At the deceased’s desk sat an unknown, skinny, long citizen in a little checkered jacket, a jockey’s cap, and a pince-nez ... well, in short, that same one.
‘And who might you be, citizen?’ Nikanor Ivanovich asked fearfully.
‘Hah! Nikanor Ivanovich!’ the unexpected citizen yelled in a rattling tenor and, jumping up, greeted the chairman with a forced and sudden handshake. This greeting by no means gladdened Nikanor Ivanovich.
‘Excuse me,’ he said suspiciously, ‘but who might you be? Are you an official person?’
‘Eh, Nikanor Ivanovich!’ the unknown man exclaimed soulfully. ‘What are official and unofficial persons? It all depends on your point of view on the subject. It’s all fluctuating and relative, Nikanor Ivanovich. Today I’m an unofficial person, and tomorrow, lo and behold, I’m an official one! And it also happens the other way round — oh, how it does!’
This argument in no way satisfied the chairman of the house management. Being a generally suspicious person by nature, he concluded that the man holding forth in front of him was precisely an unofficial person, and perhaps even an idle one.
‘Yes, but who might you be? What’s your name?’ the chairman inquired with increasing severity and even began to advance upon the unknown man.
‘My name,’ the citizen responded, not a bit put out by the severity, ‘well, let’s say it’s Koroviev. But wouldn’t you like a little snack, Nikanor Ivanovich? No formalities, eh?’
‘Excuse me,’ Nikanor Ivanovich began, indignantly now, ‘what have snacks got to do with it!’ (We must confess, unpleasant as it is, that Nikanor Ivanovich was of a somewhat rude nature.) ‘Sitting in the deceased’s half is not permitted! What are you doing here?’
‘Have a seat, Nikanor Ivanovich,’ the citizen went on yelling, not a bit at a loss, and began fussing about offering the chairman a seat.
Utterly infuriated, Nikanor Ivanovich rejected the seat and screamed:
‘But who are you?’
‘I, if you please, serve as interpreter for a foreign individual who has taken up residence in this apartment,’ the man calling himself Koroviev introduced himself and clicked the heels of his scuffed, unpolished shoes.
Nikanor Ivanovich opened his mouth.

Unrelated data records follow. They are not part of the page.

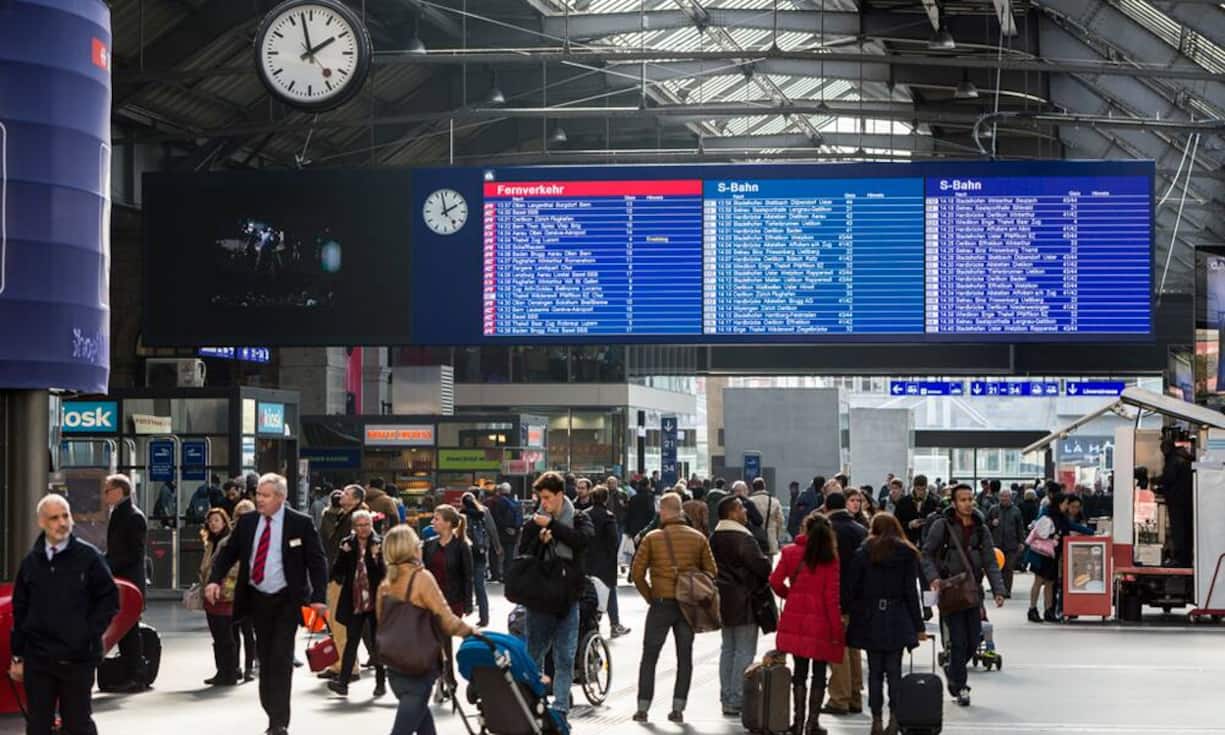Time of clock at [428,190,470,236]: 1:57
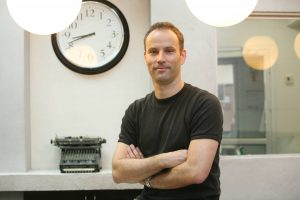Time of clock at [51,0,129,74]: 8:41
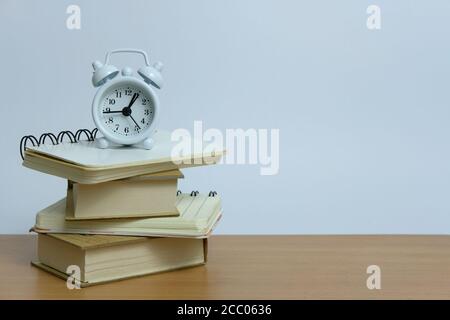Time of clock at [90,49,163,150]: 12:44
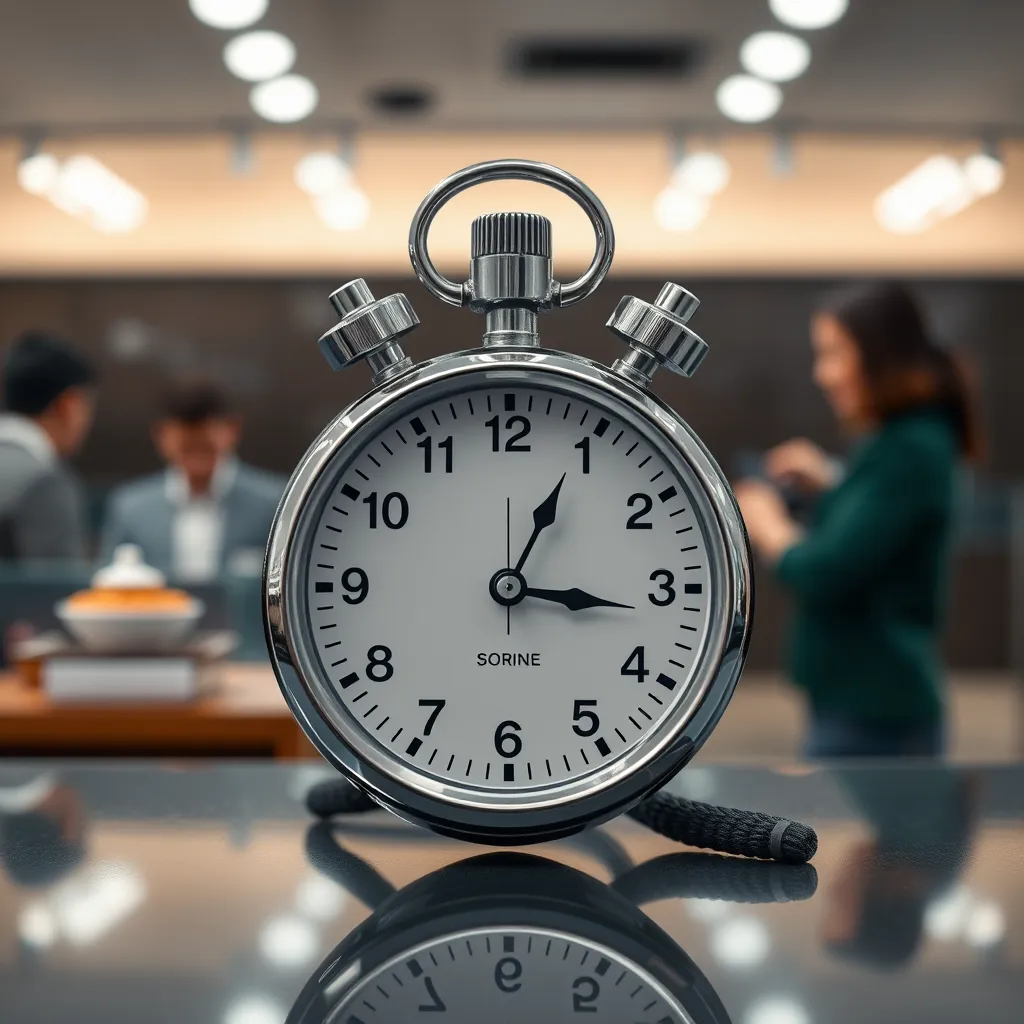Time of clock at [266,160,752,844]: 3:04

The presence of some foreigner in this apartment, with an interpreter to boot, came as a complete surprise to him, and he demanded explanations.
The interpreter explained willingly. A foreign artiste, Mr Woland, had been kindly invited by the director of the Variety, Stepan Bogdanovich Likhodeev, to spend the time of his performances, a week or so, in his apartment, about which he had written to Nikanor Ivanovich yesterday, requesting that he register the foreigner as a temporary resident, while Likhodeev himself took a trip to Yalta.

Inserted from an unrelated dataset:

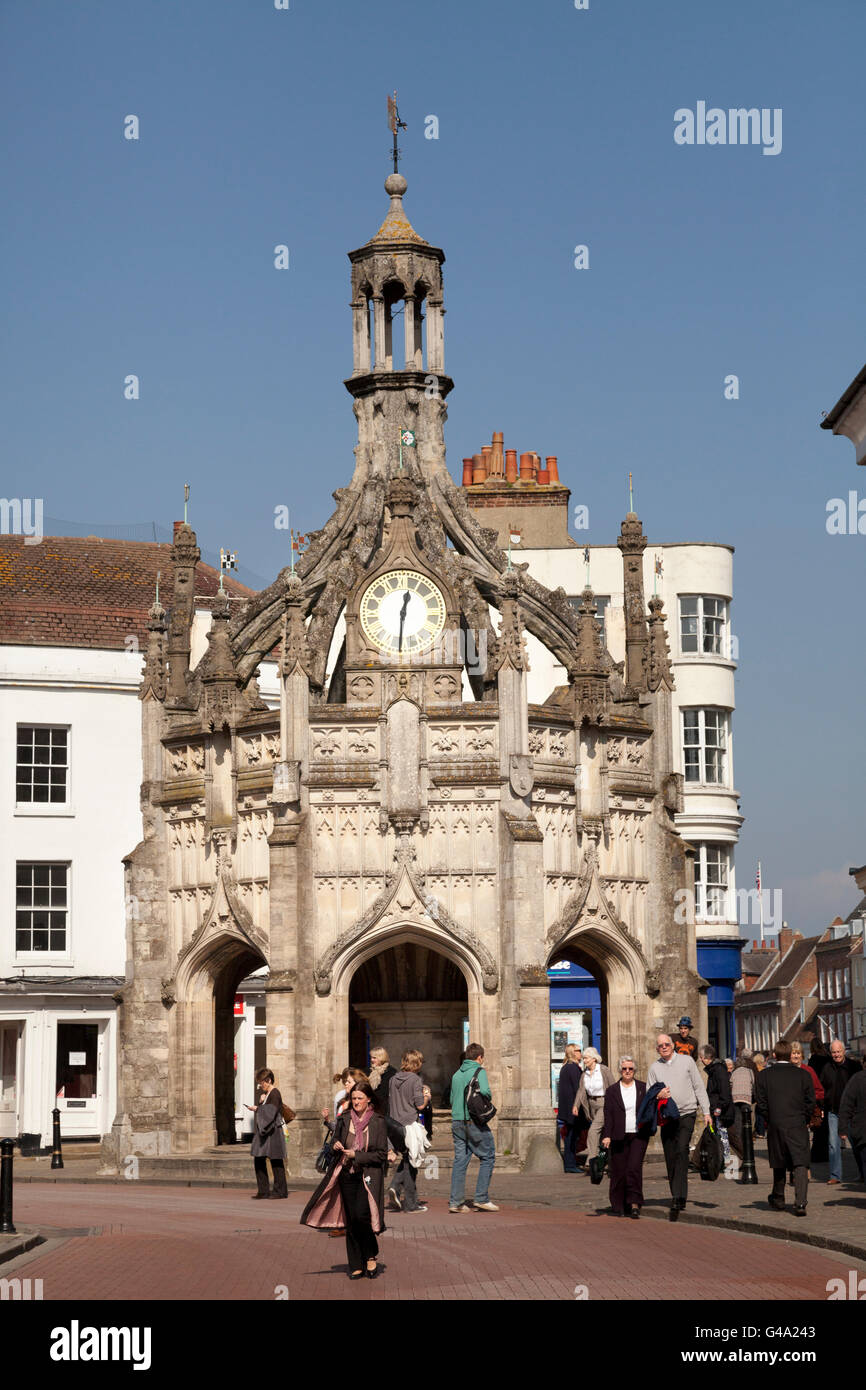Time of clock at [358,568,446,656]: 12:30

‘He never wrote me anything,’ the chairman said in amazement.
‘Just look through your briefcase, Nikanor Ivanovich,’ Koroviev suggested sweetly.
Nikanor Ivanovich, shrugging his shoulders, opened the briefcase and found Likhodeev’s letter in it.
‘How could I have forgotten about it?’ Nikanor Ivanovich muttered, looking dully at the opened envelope.
‘All sorts of things happen, Nikanor Ivanovich, all sorts!’ Koroviev rattled. ‘Absent-mindedness, absent-mindedness, fatigue and high blood pressure, my dear friend Nikanor Ivanovich! I’m terribly absent-minded myself! Someday, over a glass, I’ll tell you a few facts from my biography — you’ll die laughing!’
‘And when is Likhodeev going to Yalta?’
‘He’s already gone, gone!’ the interpreter cried. ‘He’s already wheeling along, you know! He’s already devil knows where!’ And here the interpreter waved his arms like the wings of a windmill.
Nikanor Ivanovich declared that he must see the foreigner in person, but got a refusal on that from the interpreter. quite impossible. He’s busy. Training the cat.
The cat I can show you, if you like,‘ Koroviev offered.